━━━ TRECHO SELECIONADO
ESCREVER É "PRECISAR"

O Jovem aspirante a poeta Franz Xaver Kappus escreve carta para o já consolidado poeta Rainer Maria Rilke para que este avaliasse seus poemas e os criticasse para ver se prosseguiria na difícil arte. É a resposta a esta missiva que transcrevemos aqui, para que possamos sentir a profundidade do que significa "escrever".






Paris,
17 de fevereiro de 1903

Prezado Senhor,

    Sua carta só me alcançou há poucos dias.Quero lhe agradece por sua grande e amável confiança.Mas é isso o que posso fazer. Não posso entrar em considerações sobre a forma dos seus versos; pois me afasto de qualquer intensão critica. Não ha nada que toque menos uma obra de arte do que palavras de crítica: elas não passam de mal-entendidos mais ou menos afortunados. As coisas em geral não são tão fáceis de aprender de apreender e dizer como normalmente nos querem levar a acreditar; a maioria dos acontecimentos é indizível, realiza-se em um espaço que nunca a palavra penetrou, e mais indizíveis do que os acontecimentos são as obras de arte, existências misteriosas, cuja vida perdura ao lado da nossa, que passa.
━━━━━━
━━━ DADOS APRESENTADOS
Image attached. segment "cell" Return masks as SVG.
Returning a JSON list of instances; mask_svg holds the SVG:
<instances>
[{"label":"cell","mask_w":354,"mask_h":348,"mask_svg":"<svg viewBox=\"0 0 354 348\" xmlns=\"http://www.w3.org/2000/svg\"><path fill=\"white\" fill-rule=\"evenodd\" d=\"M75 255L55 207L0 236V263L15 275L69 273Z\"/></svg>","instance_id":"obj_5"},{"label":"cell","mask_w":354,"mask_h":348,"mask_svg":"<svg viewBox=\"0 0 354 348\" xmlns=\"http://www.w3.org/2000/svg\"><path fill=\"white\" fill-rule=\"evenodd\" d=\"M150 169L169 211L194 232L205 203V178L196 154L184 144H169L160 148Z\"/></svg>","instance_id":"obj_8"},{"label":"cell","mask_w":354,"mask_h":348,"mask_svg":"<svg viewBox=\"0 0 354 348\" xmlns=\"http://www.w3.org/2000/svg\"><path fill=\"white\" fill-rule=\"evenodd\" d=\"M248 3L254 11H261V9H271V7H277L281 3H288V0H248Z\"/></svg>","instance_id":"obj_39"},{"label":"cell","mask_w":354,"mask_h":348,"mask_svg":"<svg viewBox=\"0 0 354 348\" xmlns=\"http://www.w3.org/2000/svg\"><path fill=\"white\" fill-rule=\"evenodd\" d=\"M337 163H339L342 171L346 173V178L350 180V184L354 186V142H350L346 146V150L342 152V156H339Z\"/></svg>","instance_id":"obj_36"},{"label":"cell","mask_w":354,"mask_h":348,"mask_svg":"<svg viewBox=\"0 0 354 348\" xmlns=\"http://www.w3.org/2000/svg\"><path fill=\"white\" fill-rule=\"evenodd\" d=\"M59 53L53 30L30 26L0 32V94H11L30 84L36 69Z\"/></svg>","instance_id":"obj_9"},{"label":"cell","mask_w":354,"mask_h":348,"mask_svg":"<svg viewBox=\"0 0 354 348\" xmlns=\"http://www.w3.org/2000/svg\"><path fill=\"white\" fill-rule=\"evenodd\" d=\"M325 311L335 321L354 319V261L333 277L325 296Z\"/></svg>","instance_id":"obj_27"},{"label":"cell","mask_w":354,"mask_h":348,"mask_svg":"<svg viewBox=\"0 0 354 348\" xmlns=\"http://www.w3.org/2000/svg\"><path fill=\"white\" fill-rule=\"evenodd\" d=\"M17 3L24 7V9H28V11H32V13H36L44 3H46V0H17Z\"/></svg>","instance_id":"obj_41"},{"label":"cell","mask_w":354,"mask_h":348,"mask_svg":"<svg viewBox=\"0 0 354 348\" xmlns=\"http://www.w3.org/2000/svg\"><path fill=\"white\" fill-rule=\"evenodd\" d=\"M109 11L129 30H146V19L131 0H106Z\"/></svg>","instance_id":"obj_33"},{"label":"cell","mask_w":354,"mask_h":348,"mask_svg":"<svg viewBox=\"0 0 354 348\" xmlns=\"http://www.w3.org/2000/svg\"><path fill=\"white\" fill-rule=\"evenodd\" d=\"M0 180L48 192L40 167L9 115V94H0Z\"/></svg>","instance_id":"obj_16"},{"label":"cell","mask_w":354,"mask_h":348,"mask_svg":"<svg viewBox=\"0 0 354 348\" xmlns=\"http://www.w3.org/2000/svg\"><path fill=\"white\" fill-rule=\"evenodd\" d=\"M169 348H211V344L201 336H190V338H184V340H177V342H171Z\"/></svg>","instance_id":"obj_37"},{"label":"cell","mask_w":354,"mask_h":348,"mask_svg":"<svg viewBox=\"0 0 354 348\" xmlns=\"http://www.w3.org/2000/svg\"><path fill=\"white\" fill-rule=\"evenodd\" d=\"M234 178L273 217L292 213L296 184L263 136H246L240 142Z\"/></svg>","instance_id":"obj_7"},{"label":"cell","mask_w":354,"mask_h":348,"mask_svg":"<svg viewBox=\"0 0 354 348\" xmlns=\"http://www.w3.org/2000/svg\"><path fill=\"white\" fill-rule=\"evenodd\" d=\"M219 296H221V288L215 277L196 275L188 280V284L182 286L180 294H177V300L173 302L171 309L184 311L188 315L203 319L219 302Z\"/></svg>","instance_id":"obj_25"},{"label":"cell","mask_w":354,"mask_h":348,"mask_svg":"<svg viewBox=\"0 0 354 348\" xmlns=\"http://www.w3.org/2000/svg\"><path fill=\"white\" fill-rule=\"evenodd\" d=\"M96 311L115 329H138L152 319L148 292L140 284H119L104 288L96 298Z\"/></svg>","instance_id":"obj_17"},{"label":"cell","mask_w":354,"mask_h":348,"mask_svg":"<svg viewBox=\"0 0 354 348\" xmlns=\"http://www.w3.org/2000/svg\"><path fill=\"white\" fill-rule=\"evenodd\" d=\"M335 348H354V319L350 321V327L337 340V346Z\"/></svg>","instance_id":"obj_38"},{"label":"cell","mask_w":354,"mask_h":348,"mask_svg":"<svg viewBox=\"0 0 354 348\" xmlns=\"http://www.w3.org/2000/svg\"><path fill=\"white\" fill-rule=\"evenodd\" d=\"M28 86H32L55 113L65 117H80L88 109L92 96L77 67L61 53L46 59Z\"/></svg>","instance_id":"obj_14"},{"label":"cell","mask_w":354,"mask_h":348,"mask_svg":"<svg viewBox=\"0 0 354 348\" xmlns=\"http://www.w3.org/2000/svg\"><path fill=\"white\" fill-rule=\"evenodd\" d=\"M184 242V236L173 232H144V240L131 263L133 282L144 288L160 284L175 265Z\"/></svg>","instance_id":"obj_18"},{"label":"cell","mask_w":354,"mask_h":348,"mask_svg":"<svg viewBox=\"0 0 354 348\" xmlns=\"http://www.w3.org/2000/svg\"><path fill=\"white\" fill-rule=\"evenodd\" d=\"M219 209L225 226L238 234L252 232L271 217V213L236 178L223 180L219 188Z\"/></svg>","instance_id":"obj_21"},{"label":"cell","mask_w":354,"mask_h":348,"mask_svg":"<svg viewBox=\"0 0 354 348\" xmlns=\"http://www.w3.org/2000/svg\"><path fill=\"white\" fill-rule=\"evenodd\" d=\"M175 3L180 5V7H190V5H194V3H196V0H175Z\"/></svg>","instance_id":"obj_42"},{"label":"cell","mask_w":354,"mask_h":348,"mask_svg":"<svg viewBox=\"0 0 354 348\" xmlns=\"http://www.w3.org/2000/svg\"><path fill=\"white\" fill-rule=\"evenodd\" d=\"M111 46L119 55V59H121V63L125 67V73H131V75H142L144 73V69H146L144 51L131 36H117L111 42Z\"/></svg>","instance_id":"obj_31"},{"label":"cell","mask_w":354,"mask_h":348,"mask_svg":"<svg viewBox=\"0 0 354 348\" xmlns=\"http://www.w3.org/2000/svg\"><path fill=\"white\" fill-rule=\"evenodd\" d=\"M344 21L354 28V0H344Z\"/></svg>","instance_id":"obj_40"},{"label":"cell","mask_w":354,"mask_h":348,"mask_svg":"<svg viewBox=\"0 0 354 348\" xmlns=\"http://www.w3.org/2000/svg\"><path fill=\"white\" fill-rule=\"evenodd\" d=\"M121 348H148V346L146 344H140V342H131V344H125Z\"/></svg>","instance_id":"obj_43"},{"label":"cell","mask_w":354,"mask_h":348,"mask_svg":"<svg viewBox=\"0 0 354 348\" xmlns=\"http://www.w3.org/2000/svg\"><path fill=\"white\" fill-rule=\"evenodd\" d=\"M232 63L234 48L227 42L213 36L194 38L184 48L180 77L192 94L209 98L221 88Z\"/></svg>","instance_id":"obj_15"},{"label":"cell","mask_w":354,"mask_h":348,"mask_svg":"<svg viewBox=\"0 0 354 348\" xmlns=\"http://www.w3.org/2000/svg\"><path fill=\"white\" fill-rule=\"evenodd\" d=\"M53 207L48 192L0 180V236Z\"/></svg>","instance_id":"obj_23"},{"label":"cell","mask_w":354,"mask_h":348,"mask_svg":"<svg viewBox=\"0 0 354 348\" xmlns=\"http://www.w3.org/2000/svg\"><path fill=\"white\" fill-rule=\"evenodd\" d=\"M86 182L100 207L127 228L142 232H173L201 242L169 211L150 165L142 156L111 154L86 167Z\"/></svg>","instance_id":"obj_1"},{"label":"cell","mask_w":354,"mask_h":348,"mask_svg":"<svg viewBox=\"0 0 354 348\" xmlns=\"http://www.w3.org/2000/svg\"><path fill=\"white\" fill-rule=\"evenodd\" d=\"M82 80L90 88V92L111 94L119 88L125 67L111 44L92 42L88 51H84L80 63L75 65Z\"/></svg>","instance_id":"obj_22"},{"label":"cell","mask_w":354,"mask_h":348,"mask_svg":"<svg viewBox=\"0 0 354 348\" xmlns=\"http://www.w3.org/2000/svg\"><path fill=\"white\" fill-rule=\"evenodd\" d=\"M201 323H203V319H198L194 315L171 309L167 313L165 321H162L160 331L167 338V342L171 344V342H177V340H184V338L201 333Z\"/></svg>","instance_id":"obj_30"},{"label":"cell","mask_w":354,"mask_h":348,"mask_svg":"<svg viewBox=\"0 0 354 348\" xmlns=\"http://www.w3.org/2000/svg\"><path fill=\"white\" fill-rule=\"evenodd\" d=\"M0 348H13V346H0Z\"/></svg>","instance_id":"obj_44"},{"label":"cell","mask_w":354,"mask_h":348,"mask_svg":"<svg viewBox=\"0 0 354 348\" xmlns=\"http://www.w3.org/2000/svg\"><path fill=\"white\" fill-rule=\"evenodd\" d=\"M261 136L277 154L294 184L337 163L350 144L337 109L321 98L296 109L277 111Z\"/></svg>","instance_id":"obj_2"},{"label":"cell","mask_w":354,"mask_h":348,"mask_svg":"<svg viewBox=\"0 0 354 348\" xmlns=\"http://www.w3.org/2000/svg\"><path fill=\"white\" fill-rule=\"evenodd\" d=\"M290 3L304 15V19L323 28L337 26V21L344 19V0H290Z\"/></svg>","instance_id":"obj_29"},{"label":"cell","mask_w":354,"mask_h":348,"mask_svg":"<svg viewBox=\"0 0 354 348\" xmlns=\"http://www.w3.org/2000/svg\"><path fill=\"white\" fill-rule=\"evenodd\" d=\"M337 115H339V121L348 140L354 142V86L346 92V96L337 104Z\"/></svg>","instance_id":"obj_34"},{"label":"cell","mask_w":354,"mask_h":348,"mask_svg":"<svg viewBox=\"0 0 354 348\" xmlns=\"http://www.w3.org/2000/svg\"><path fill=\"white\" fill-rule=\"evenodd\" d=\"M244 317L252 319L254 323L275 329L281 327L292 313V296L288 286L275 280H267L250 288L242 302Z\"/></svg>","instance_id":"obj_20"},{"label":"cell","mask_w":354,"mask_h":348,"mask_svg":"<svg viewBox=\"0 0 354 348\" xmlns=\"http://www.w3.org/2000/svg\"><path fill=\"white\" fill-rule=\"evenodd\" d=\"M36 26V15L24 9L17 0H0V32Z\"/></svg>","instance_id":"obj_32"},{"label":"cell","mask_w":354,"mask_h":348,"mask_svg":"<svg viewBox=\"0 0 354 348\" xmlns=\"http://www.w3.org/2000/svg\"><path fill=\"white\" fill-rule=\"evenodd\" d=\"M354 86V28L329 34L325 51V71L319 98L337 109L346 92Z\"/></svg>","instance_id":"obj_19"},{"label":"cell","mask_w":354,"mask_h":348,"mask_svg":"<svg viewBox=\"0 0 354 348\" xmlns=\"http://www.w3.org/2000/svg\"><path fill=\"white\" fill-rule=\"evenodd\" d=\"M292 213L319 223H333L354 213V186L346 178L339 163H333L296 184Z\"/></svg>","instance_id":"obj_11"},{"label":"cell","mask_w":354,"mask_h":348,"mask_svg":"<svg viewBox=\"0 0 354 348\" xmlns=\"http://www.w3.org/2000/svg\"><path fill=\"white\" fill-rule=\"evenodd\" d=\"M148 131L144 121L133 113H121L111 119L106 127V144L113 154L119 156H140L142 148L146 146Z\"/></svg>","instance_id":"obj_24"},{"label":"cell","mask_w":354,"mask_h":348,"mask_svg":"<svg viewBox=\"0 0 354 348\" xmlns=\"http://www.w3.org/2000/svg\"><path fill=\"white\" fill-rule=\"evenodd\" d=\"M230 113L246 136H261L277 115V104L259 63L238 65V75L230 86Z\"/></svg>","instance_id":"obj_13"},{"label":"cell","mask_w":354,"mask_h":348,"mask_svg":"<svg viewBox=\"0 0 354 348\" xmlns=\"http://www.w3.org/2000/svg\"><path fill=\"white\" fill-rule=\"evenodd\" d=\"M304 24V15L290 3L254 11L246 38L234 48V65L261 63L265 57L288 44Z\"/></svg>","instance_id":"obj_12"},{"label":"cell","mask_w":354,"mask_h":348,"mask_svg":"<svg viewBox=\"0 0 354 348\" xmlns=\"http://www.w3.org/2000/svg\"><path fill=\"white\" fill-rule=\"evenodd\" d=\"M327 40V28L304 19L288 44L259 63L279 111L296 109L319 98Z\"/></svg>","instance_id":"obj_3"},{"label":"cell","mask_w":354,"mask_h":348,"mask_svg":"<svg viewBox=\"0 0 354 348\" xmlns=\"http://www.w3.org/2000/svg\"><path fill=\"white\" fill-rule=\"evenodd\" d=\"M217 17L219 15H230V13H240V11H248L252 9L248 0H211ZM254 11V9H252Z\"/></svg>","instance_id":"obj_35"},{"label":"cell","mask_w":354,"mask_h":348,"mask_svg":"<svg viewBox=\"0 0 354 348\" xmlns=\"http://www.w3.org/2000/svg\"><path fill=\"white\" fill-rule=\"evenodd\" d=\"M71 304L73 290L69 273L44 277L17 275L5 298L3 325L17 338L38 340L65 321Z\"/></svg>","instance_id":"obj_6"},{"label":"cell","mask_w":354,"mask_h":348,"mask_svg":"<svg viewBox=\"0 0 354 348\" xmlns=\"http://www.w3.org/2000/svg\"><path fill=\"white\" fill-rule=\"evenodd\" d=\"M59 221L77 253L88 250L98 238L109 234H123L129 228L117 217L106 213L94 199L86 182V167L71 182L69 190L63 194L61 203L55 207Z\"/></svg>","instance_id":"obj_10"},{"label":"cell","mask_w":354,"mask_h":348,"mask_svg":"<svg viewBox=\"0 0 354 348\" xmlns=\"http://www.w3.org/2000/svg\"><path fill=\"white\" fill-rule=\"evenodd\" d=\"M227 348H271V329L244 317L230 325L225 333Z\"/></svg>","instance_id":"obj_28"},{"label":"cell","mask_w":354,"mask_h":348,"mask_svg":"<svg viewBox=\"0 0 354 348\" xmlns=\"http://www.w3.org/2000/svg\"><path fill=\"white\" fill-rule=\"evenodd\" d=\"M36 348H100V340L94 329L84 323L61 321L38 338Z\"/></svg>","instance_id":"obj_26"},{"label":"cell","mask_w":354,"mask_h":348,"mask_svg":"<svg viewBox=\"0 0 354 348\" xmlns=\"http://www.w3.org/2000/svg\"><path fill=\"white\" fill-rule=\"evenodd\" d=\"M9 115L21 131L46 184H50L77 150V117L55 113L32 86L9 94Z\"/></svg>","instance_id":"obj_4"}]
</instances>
━━━━━━
REQUISITOS DO EXERCÍCIO:
a) Segundo o trecho, o que Kappus pede a Rilke em sua carta?
b) Reproduza, sem alterações, a parte do trecho que vai de "Sua carta só" até "nossa, que passa.", inclusive.
c) De acordo com o trecho, por que Rilke se recusa a comentar a forma dos versos de Kappus?

RESPOSTAS POR TAREFA:
a) Pede que Rilke avalie e critique seus poemas, para saber se deve prosseguir na difícil arte.

b)
Sua carta só me alcançou há poucos dias.Quero lhe agradece por sua grande e amável confiança.Mas é isso o que posso fazer. Não posso entrar em considerações sobre a forma dos seus versos; pois me afasto de qualquer intensão critica. Não ha nada que toque menos uma obra de arte do que palavras de crítica: elas não passam de mal-entendidos mais ou menos afortunados. As coisas em geral não são tão fáceis de aprender de apreender e dizer como normalmente nos querem levar a acreditar; a maioria dos acontecimentos é indizível, realiza-se em um espaço que nunca a palavra penetrou, e mais indizíveis do que os acontecimentos são as obras de arte, existências misteriosas, cuja vida perdura ao lado da nossa, que passa.

c) Rilke se afasta de qualquer intenção crítica. Para ele, nada toca menos uma obra de arte do que palavras de crítica, que não passam de mal-entendidos mais ou menos afortunados.